Directions for this task:
Please duplicate the lines of the records below, from the line containing "From the photo, does" through the end of the records, both ends included, with no changes.
---*---
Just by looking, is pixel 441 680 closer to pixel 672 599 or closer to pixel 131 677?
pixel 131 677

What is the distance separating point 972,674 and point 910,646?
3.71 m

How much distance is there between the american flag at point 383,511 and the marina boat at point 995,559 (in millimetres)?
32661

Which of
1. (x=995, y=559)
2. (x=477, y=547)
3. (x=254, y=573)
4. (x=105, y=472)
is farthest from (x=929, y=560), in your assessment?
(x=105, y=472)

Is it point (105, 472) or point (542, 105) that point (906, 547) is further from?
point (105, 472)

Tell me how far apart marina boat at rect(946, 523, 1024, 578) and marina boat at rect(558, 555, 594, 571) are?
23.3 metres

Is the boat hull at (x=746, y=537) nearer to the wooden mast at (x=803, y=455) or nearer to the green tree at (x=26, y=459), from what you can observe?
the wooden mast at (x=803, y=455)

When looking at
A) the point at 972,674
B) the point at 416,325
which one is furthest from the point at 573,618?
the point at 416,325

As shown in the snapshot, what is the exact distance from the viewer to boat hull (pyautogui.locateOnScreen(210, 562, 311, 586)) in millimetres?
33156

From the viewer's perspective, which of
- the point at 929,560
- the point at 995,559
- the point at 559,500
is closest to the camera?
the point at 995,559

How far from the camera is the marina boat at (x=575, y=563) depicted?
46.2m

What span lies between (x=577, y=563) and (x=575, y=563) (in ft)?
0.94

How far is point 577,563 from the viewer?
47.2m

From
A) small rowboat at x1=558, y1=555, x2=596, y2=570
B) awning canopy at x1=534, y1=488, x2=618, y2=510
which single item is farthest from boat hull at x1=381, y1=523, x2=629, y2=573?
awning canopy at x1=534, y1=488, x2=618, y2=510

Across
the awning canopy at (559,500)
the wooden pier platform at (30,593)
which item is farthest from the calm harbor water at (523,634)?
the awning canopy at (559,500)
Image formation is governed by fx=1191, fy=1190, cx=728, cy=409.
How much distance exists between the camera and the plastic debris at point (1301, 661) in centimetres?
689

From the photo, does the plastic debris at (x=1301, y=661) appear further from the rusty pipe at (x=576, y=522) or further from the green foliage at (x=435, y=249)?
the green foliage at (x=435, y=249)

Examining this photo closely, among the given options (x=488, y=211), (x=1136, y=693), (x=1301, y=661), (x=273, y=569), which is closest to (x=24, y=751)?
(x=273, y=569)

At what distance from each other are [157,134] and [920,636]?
---*---
Reply to the task:
From the photo, does the plastic debris at (x=1301, y=661) appear further from the rusty pipe at (x=576, y=522) or further from the green foliage at (x=435, y=249)?
the green foliage at (x=435, y=249)

Examining this photo closely, among the given options (x=488, y=211), (x=1136, y=693), (x=1301, y=661), (x=273, y=569), which is closest to (x=24, y=751)?
(x=273, y=569)

At what distance from each other are [157,134] and [920,636]?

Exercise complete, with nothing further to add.